Hop on the rug with us - and get to know how bookstore owner and activist María Herron lives life well.
Like many well-read New Yorkers, María Herron is a big fan of Ta-Nehisi Coates’ Between the World and Me, the best-selling book written as a letter to the author’s 15-year-old son. There’s a section in it that guides a lot of how she lives her life. “[Coates] talks about time,” she says. “He talks about how you spend a third of your time asleep, a third of your time trying and a third of your time looking over your shoulder, so at what point in the day are you supposed to be at peace? At what point in the day are you supposed to learn trust? He was talking about in the context of his son, but he thinks about the amount of time he wants his son to not waste,” she says. “And so, for me, I promised myself years ago if I ever got a job, a dope job that allowed me to, I would do something more with my time.”
That “something more” is Mil Mundos, a bookstore in Bushwick that has become a vibrant part of the community in which it exists. Herron, who works as a camera tech and film colorist by day, opened the space, which is Bushwick’s first bilingual bookstore, in 2019. It’s also the only bookstore east of Myrtle Avenue in Bushwick, borne out of Herron wanting to squash the myth that bookstores are only “a Manhattan thing.”
The idea for Mil Mundos started taking shape in 2018, at a time when Herron began noticing the impact of gentrification in the neighborhood and further over in Queens, where Amazon wanted to build its headquarters – something she was actively against.
“I was thinking a lot about the idea of accessibility to my neighborhood, like, what would Bushwich need to look like if it was a place that I wanted to stay and grow old in?” she says. It made her think about what she was doing to help make the area the best it could be. “How do we create culture? How do we create community and neighborhood, for me, for you? If the quality of life and how members of your so-called community are living is not of concern to you then you are not in community with them,” she says.
Of culture and community
To Herron, Bushwick is more than just the place where she lives. She’s been there almost a decade, having grown up as a Cuban-American in upstate New York. “As a kid, after my mother's divorce, it was me and her, and we spent a lot of time with her family in Flushing. My kid upbringing - the most Latin moments in my life - happened with those people in Flushing. And when I moved to Bushwick, it really felt like Flushing, especially south Bushwick. You don't really go to bars, you go out on the block, and you turn your car radio on. I felt seen here, among other Latin people. I felt like I could live here for a long time.”
Herron wanted to play her part in contributing to the culture in Bushwick, but believed she would have more impact if she had a business. The idea for a bookstore had been percolating, after Herron had spent four years as part of the Bluestockings collective, the volunteer-run, collectively owned Manhattan bookstore known for emphasis on social justice. She wanted to bring a similarly-minded bookstore to Bushwick that would bring radical literature to her predominantly Latinx neighborhood. “People told me before I opened the store, ‘Bookstores aren't really a Latin thing,’ And I'm like, ‘Well, why are there bookstores in Latin America?’ Like, that's just incorrect.”
In setting up Mil Mundos, she focused on making it welcoming and inviting. Before the COVID-19 pandemic, the bookstore became a space where conversations about Black, Latinx and indigenous heritage could take place.
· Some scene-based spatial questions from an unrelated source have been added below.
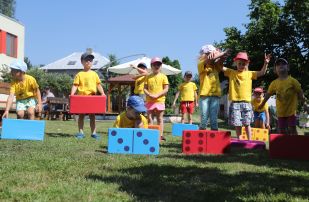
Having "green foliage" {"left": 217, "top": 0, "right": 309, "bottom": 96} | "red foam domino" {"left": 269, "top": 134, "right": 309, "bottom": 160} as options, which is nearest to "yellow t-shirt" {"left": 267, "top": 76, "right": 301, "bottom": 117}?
"red foam domino" {"left": 269, "top": 134, "right": 309, "bottom": 160}

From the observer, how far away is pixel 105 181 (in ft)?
15.0

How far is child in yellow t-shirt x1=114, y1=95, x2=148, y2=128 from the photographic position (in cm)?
724

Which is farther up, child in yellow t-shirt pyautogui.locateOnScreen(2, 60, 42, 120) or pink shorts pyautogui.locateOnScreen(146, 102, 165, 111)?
child in yellow t-shirt pyautogui.locateOnScreen(2, 60, 42, 120)

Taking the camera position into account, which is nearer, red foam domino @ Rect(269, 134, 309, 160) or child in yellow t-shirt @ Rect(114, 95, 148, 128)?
red foam domino @ Rect(269, 134, 309, 160)

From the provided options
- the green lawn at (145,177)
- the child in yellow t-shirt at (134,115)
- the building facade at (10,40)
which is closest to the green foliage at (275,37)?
the building facade at (10,40)

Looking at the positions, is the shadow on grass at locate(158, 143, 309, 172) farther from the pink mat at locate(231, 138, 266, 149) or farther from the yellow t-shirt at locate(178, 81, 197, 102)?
the yellow t-shirt at locate(178, 81, 197, 102)

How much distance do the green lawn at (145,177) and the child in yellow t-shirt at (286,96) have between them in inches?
66.9

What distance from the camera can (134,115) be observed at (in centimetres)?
742

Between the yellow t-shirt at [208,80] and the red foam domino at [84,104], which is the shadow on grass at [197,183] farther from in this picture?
the red foam domino at [84,104]

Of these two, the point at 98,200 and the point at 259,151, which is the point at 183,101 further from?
the point at 98,200

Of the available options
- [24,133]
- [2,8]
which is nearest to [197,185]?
[24,133]

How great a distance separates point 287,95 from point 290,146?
163cm

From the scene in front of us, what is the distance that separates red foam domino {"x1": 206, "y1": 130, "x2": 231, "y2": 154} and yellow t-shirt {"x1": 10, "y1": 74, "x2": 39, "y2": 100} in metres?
4.13

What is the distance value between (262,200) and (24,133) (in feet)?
19.7
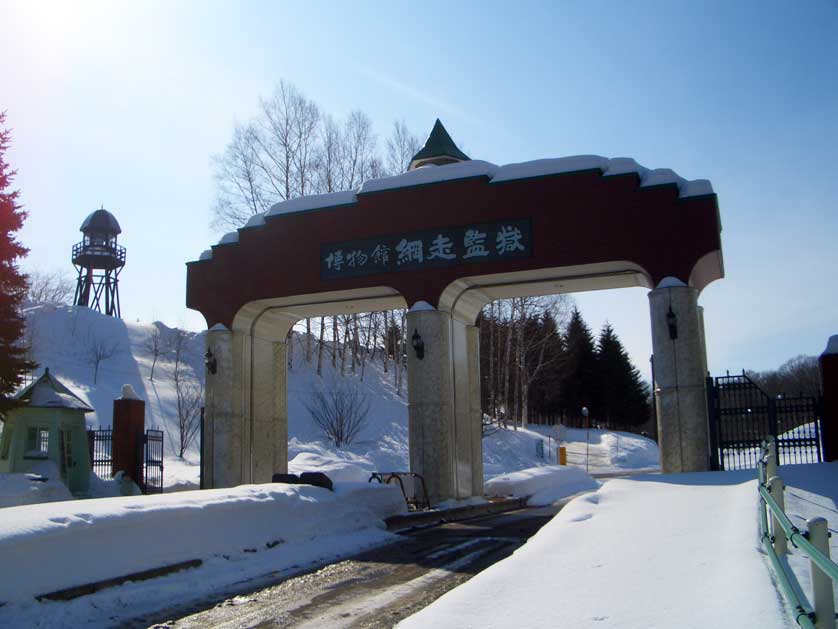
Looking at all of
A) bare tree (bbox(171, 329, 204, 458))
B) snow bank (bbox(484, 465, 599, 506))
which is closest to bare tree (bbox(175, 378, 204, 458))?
bare tree (bbox(171, 329, 204, 458))

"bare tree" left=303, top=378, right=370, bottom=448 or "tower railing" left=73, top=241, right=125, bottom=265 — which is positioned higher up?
"tower railing" left=73, top=241, right=125, bottom=265

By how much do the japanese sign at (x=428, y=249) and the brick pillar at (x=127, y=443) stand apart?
713 cm

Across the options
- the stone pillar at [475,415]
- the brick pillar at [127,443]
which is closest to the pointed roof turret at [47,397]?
the brick pillar at [127,443]

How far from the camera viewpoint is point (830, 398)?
15.8 meters

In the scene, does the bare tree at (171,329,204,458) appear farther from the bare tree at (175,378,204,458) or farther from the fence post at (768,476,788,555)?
the fence post at (768,476,788,555)

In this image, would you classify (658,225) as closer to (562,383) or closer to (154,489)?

Language classes were held there, and field-trips were run for local schools.
Much of that has had to change with the time we’re currently living through, but the philosophy at the heart of Herron’s business has not. Mil Mundos is run by a collective of 6 people, who all come from different backgrounds, and believe in contributing to the store so that it can be a bastion in the area. She doesn’t draw a salary and relies on friends if need be, for the extra kind of help that’s often necessary when it comes to running a brick-and-mortar business in New York.
Shifting with the times
Over the course of the pandemic, Mil Mundos has become a mutual aid depot for the local community, too, accepting and distributing essential items to families in need in the Bushwick area. She’s had to evolve the idea of the bookstore too. “Before the pandemic, we’d have this slam poetry series and the place would be packed!” she says. “I'm telling you, it would be winter and the heat would be off and the windows would be steaming and I would be making cafecito for people. Those are events that we're not going to have anymore. So we have to find other ways of engaging people and other ways of creating that magic.”
That same Mil Mundos energy that went into creating field trips where kids would come to the store and pick out a book is the same energy that responds to more urgent needs the community might have right now, like providing SIM cards so those children can use the internet for home schooling.
It all goes back to Coates’ writing. “All these struggles – this is kind of like a waste of peoples’ time, and prevents somebody from expressing themselves creatively,” says Herron. “We want to cut that, we want to really address that so that people can get back to reading, creating, writing, having conversations about, and being really engaged in, what’s going on.”